I once visited Texas, where they were promoting a new kind of home-grown mineral water called Artesian to combat the imported French stuff, and the slogan was: 'Buy Artesian - Kick Perrier in the Derriere]'. I think that sums up the downside of America beautifully: the violence, the resentment of Europe and the obliviousness to the fact that Perrier doesn't rhyme with derriere.

I was talking about this sort of thing on the same trip to a woman in Baton Rouge, Louisiana, and she said to me wistfully: 'Why is it that we Americans export all our trash to Europe and never the good stuff? Why do you get our burgers and never hear about good American cooking?'

And that was before the advent of McDonald's. I used to know a New York woman who was very Anglophile and often came to Britain to see the old England, and I told her once that there was a new kind of eating place coming from America called a McDonald's and what kind of a place was it? And she went very pale, and said, 'Oh my God, oh my God, how could they do this to you?', and she doesn't come to England any more.

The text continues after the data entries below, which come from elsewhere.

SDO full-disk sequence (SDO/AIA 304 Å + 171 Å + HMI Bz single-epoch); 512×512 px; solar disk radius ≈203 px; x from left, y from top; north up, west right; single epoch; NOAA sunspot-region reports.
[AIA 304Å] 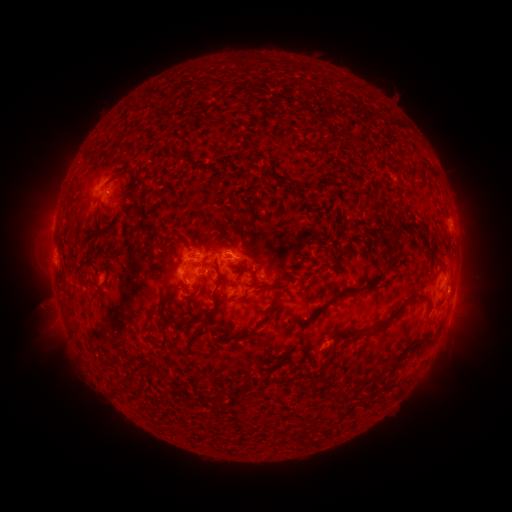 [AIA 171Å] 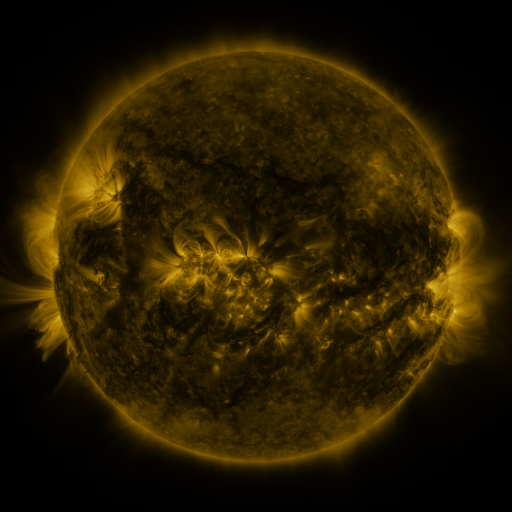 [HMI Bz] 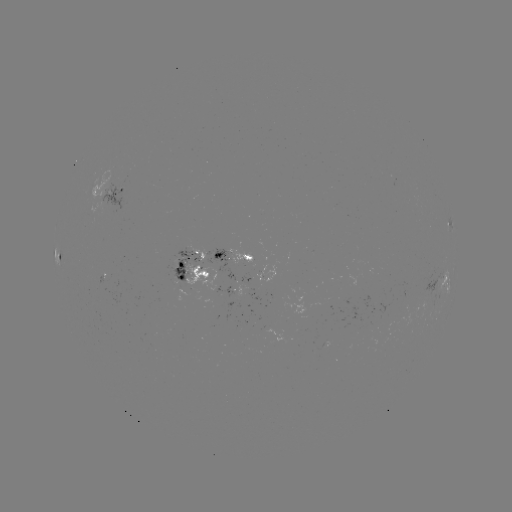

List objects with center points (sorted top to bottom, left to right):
spotted active region: (109, 190)
spotted active region: (446, 219)
spotted active region: (234, 255)
spotted active region: (63, 258)
spotted active region: (190, 267)
spotted active region: (446, 279)
spotted active region: (242, 287)
spotted active region: (453, 303)
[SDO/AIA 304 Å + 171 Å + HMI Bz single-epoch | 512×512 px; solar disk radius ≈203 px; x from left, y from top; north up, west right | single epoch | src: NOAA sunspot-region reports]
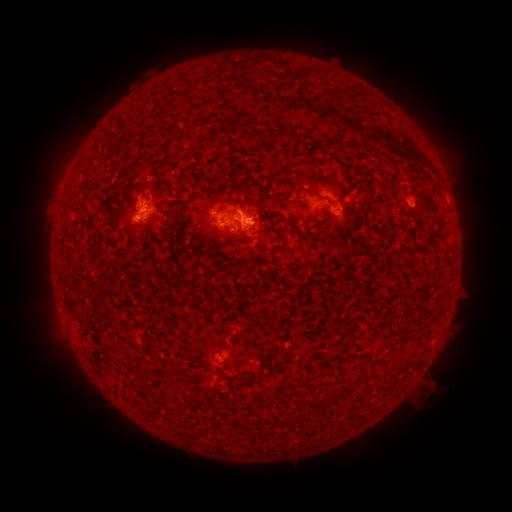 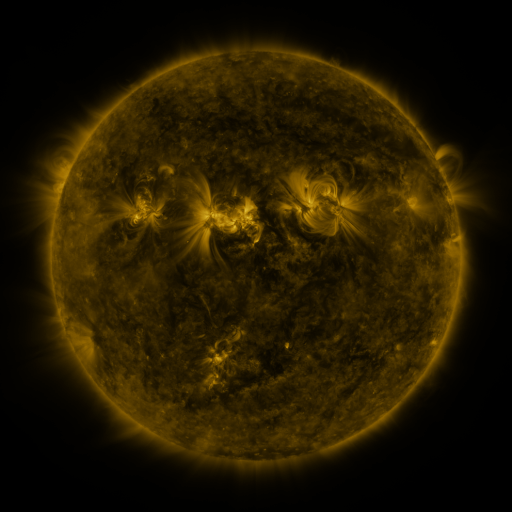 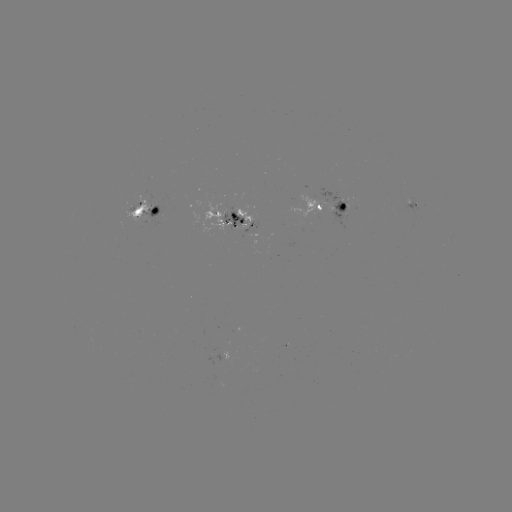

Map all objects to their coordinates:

Anyway, on the way back to England this Christmas we watched a movie on the plane, I mean film, and it was called Free Willy, and it was all about a young boy who befriends a whale and rescues it, and my son really enjoyed the film and said: 'Look, if we can't get Aladdin on video, can we at least get Free Willy?' and I said: 'Who are you kidding? Free Willy isn't even out in British cinemas yet, never mind on video]'

'Wow,' said my son. 'Those Americans have really got it in for us, haven't they? As a special Christmas treat this year, can we not go to Euro Disney, please, please?'

Well, he didn't say anything of the sort, actually, but I wanted the piece to have a happy ending.